_DOCUMENT TEXT_:
-- begin --
Capitan Matt McWilliams

Citico Creek Wilderness

This July the 21st, in the year of 2017, Midsummer’s night marks the departure of our trusty vessel, Pedro the van, west, towards the Citico Creek wilds. Little did we know that even before setting foot on wilderness soil, we would be encountering strange beasts. While journeying towards our docking area, along small dirt patch off the side of a long and winding road, we checked our navigation with a known friendly vessel passing by, a Forest Service truck. A truly magnificent carriage. Only once we stopped beside them and we cordially said hello, they informed us that they were not a part of trails, but were roaming timber beasts who ramble the mountainside in search of the perfect trees to consume. While the timber beasts were friendly enough, due to their beastly nature, we thought it best to let them be and go our separate ways lest their temperament change #LNT.

Alas, on this most delightfully long day, what eventually came to feel like the longest of the year, was only just beginning.

After loading vast quantities of food stuffs and axes and saws from Pedro the van onto our persons, we began our trek on foot on the South Fork of the Citico Creek Wilds. Co-Capitan and crew were listing heavily, every which way yet miraculously no one completely toppled over. Although, writhing through the jungle of fallen trees and dense brush clawing at our ankles and arms and our wills nearly left me capsized once or thrice. Yet onward we trekked towards our destination, a small flat respite from the steep Citico Creek Valley around Jeffrey Hell, which we shall work and call our home for some time now.

As the day stretched until evening, we walked. Yearning, evermore, to be released from the burden of our gear. 80 liters of lead, bearing down on our very soles. Yet my crew and I are no mere travelers, our souls were forged long ago in fires long past, in a time when trails weren’t yet tread, before downed logs, had to go. We are beasts ourselves, known far and wide this week as Asheville Trail Beasts SAWS™ and perhaps, it was best the USFS timber beasts let us be as well, for we are ancient beasts, beasts of the axe and of ye old crosscut saw.
-- end --
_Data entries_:
-- begin --
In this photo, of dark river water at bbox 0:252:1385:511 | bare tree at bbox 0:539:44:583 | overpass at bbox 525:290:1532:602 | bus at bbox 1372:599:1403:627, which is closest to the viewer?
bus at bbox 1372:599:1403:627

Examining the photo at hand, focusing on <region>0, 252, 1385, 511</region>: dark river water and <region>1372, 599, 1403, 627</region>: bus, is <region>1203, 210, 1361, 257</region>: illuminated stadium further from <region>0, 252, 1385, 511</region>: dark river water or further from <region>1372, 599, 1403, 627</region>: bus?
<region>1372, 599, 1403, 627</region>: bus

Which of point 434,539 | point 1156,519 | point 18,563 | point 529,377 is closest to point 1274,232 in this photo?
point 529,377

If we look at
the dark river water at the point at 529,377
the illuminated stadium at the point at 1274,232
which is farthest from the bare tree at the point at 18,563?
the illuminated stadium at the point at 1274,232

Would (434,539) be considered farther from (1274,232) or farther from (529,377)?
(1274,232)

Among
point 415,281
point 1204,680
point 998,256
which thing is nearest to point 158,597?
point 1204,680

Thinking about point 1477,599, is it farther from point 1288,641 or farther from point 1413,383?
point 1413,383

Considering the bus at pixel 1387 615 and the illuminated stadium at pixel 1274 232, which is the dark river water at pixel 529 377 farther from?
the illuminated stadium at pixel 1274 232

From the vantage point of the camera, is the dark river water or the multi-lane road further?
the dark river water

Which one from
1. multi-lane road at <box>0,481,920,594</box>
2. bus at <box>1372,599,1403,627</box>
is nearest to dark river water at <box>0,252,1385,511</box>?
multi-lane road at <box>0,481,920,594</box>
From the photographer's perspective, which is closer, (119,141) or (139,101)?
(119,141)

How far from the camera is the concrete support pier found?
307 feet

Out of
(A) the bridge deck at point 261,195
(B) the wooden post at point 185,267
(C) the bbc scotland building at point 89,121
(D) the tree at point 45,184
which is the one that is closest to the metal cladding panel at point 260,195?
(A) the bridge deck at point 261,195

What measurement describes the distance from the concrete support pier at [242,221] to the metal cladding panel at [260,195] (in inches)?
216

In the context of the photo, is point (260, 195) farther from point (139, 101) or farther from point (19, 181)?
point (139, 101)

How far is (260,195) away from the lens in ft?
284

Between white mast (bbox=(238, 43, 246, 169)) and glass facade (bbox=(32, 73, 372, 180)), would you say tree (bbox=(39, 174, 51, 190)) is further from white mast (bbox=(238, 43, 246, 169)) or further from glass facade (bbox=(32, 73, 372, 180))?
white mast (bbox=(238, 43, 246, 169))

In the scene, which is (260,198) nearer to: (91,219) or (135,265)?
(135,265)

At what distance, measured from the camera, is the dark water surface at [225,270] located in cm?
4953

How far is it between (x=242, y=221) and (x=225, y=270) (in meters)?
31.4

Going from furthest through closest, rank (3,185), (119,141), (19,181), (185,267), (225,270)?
-- end --
_JOBS_:
[a] In the Citico Creek Wilderness account, what vehicle did the crew stop beside to check their navigation?
[b] Carry the Citico Creek Wilderness account forward from its last sentence, keeping its voice.

_RESPONSES TO THE EXERCISE_:
[a] A Forest Service truck.

[b]
As the horizon cleared, we came upon a mighty creek, the Citico, south fork, spanning nearly as far as my eyes could see. With heavy hearts and weary minds we forded the river and left behind one spectacularly beautiful campsite in search of ever greener pastures.

So, in a strange unfamiliar country, we beasts rambled onward in search of what we just left behind, convinced, that our dreams would be fulfilled over the next tree we hobbled, or brush we scraped by, just beyond that next bend in the trail. There was, however, no such relief! Nowhere to dock our pack and unfurl our tents. Beseeched by relentless walls of Rhododendron and steep unforgiving mountain slopes. In the depths of despair, we were encouraged by the final rays of Midsummer’s Eve as we trail beasts thrive on the first and last throes of light.

Now, our lil’ beastly bellies were churning with hunger and we started to climb and climb we did. Knees to our chest and face to the floor we crawled the steep slope for a good while but knew that tonight, our camp no longer lay ahead of us, but from whence we had just come.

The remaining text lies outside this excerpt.